TASK PROMPT
Print all the lines below word for word, but leave out the pictures.

________________________________________

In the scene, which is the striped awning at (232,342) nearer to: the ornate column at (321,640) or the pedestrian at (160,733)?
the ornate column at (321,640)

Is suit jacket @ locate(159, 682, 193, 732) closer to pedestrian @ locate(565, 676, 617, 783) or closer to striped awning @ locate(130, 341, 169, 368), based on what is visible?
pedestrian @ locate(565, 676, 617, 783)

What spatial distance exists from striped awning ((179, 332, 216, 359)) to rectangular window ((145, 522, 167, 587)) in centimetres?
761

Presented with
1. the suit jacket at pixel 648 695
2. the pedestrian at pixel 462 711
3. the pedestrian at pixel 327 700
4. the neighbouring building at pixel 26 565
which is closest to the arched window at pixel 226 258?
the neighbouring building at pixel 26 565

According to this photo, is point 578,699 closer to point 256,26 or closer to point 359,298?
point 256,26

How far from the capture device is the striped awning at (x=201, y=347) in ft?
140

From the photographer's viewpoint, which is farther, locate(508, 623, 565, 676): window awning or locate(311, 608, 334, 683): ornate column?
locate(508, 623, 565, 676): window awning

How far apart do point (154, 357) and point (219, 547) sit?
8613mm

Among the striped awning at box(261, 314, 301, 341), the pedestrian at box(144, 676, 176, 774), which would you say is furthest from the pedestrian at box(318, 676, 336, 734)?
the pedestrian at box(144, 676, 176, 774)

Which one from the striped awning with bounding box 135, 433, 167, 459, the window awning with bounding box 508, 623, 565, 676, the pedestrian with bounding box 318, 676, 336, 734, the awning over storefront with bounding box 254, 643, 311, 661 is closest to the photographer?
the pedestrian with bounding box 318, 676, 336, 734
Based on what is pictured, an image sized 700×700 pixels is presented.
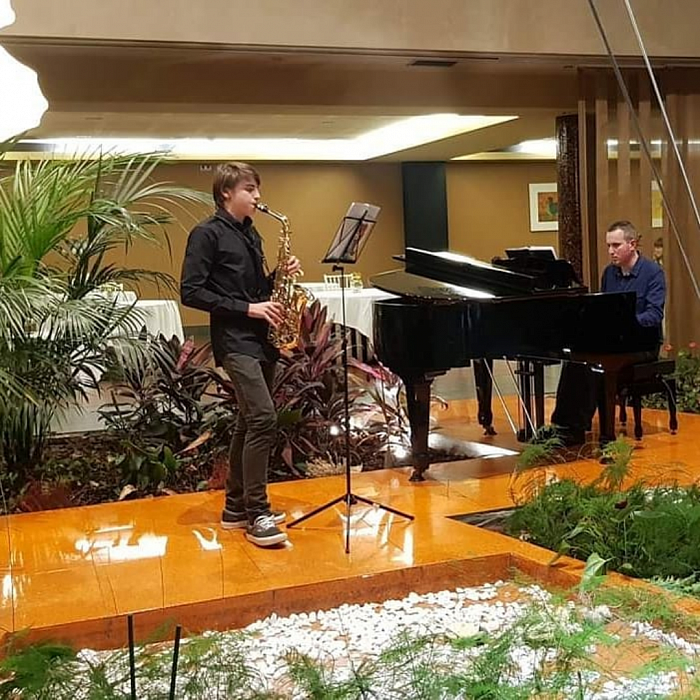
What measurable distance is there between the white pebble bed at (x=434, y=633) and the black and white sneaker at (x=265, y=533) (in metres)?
0.51

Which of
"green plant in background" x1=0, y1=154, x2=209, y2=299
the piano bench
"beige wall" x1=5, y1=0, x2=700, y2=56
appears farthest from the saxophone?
the piano bench

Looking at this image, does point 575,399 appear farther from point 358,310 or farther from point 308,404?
point 358,310

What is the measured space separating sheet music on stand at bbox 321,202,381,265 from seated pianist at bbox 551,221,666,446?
6.97 ft

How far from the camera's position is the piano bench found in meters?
5.56

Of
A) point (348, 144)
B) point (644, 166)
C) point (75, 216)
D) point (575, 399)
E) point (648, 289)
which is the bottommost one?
point (575, 399)

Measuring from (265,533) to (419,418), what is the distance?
1.27 m

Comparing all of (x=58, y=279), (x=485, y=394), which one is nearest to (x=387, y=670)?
(x=58, y=279)

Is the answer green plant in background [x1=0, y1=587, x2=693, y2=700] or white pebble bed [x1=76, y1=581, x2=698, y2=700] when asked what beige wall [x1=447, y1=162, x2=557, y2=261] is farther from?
green plant in background [x1=0, y1=587, x2=693, y2=700]

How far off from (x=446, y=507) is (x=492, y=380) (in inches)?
75.6

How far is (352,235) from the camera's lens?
3836 millimetres

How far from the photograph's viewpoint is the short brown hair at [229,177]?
12.7ft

________________________________________

TASK SOLUTION
In the scene, which is the striped awning at (232,342) nearer to: the ornate column at (321,640) or the pedestrian at (160,733)?
the ornate column at (321,640)

Is suit jacket @ locate(159, 682, 193, 732) closer to pedestrian @ locate(565, 676, 617, 783) or closer to striped awning @ locate(130, 341, 169, 368), based on what is visible?
pedestrian @ locate(565, 676, 617, 783)

What spatial distance exists from striped awning ((179, 332, 216, 359)) to rectangular window ((145, 522, 167, 587)) in centimetres?
761

Presented with
1. the suit jacket at pixel 648 695
2. the pedestrian at pixel 462 711
3. the pedestrian at pixel 327 700
4. the neighbouring building at pixel 26 565
which is closest to the arched window at pixel 226 258?
the neighbouring building at pixel 26 565

According to this photo, is point 578,699 closer to point 256,26 or closer to point 359,298?
point 256,26

How far from the capture device is the striped awning at (x=201, y=347) in ft?
140

From the photographer's viewpoint, which is farther, locate(508, 623, 565, 676): window awning or locate(311, 608, 334, 683): ornate column?
locate(508, 623, 565, 676): window awning

How far apart do point (154, 357) and point (219, 547) sit?
8613mm

Among the striped awning at box(261, 314, 301, 341), the pedestrian at box(144, 676, 176, 774), which would you say is furthest from the pedestrian at box(318, 676, 336, 734)?
the pedestrian at box(144, 676, 176, 774)

Which one from the striped awning with bounding box 135, 433, 167, 459, the window awning with bounding box 508, 623, 565, 676, the pedestrian with bounding box 318, 676, 336, 734, the awning over storefront with bounding box 254, 643, 311, 661 is closest to the photographer?
the pedestrian with bounding box 318, 676, 336, 734
Based on what is pictured, an image sized 700×700 pixels is presented.
What measurable distance is there between the white pebble bed at (x=434, y=633) and the black and white sneaker at (x=265, y=533) (in metres)?
0.51

Which of
"green plant in background" x1=0, y1=154, x2=209, y2=299
the piano bench
"beige wall" x1=5, y1=0, x2=700, y2=56
appears farthest from the saxophone?
the piano bench

Looking at this image, does point 575,399 appear farther from point 358,310 or farther from point 308,404?
point 358,310

What is the measured space separating sheet music on stand at bbox 321,202,381,265 from seated pianist at bbox 551,221,666,446?
6.97 ft

How far from the camera's position is the piano bench found in meters?
5.56

Of
A) point (348, 144)
B) point (644, 166)
C) point (75, 216)
D) point (575, 399)
E) point (648, 289)
which is the bottommost one?
point (575, 399)

Measuring from (265,533) to (419,418), what is the distance?
1.27 m

Comparing all of (x=58, y=279), (x=485, y=394), which one is nearest to (x=387, y=670)?
(x=58, y=279)

Is the answer green plant in background [x1=0, y1=587, x2=693, y2=700] or white pebble bed [x1=76, y1=581, x2=698, y2=700] when asked what beige wall [x1=447, y1=162, x2=557, y2=261] is farther from?
green plant in background [x1=0, y1=587, x2=693, y2=700]

How far off from (x=446, y=507) is (x=492, y=380) (in inches)?
75.6

How far is (352,235) from the camera's lens?
3836 millimetres

How far from the photograph's viewpoint is the short brown hair at [229,177]?
12.7ft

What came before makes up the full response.